1. Teaching (to) Your Values
Social Purpose Education is explicitly values-based. Participants are invited to regularly check in with their personal values and how these connect with practice principles. The language of values continues to be explicated throughout. Values work is the cornerstone of any transformational education programme, such as the Thinking Environment, Training for Transformation, and Freirean based education (see, for example, the Paulo Freire Institute and Highlander Center).

2. Reflexive Practice
Reflexion is defined as a broader practice than the commonly understood practice reflection. Introspection is cut with making connections with theory and with the experience of other participants (students, colleagues), leading to an experience of praxis which avoids solipsism and connects with broader social, political and economic factors.
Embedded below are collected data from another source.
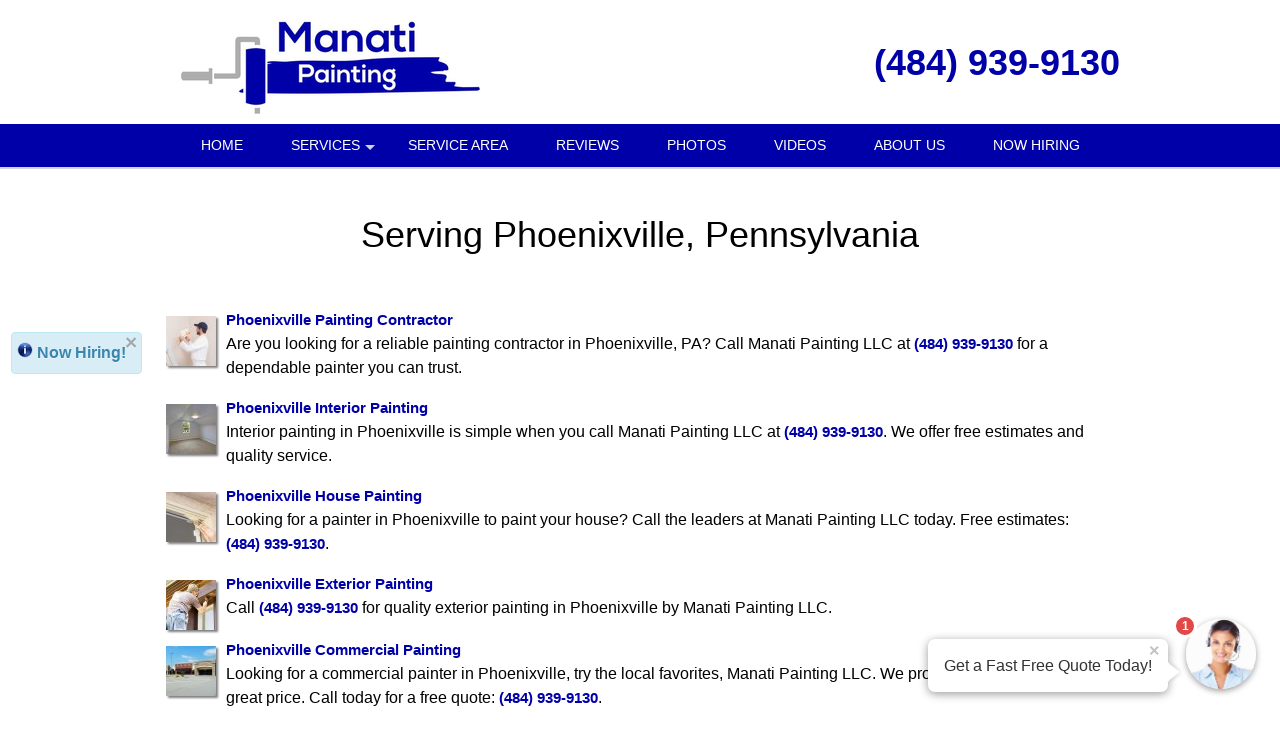

--- FILE ---
content_type: text/html; charset=UTF-8
request_url: https://manati-painting-pa.com/popUpLeadForm.php?action=setting
body_size: -28
content:
{"resultCode":1,"message":"Get a Fast Free Quote Today!","imageSrc":"\/css\/images\/avatar_photo.jpg","formType":"wizard","leadformVariantId":null}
In this way, it leans towards the 'Four Lenses' work of Stephen Brookfield.

3. Win/Win/Win
Inspired by Nigel Cutts’s leadership handbook ‘Love at Work', which is in turn inspired by the Thinking Environment, Win/Win/Win refers to the impact of social purpose education on the teacher, the student and the wider communities of both. It is an element of what Hannah Arendt called vita activa, or the active life.

4. Embedding Diversity
An assumption of social purpose education is that it has a responsibility to challenge the social, political and economic status quo, by using a posthuman approach to challenge axiomatic thinking. Gramsci and others wrote about ‘hegemony’ – a difficult word to say, spell or understand but one which has no equal in explicating the cultural blindness of contexts and organisations which, without even realising, can exclude diversity by assuming we are all the same.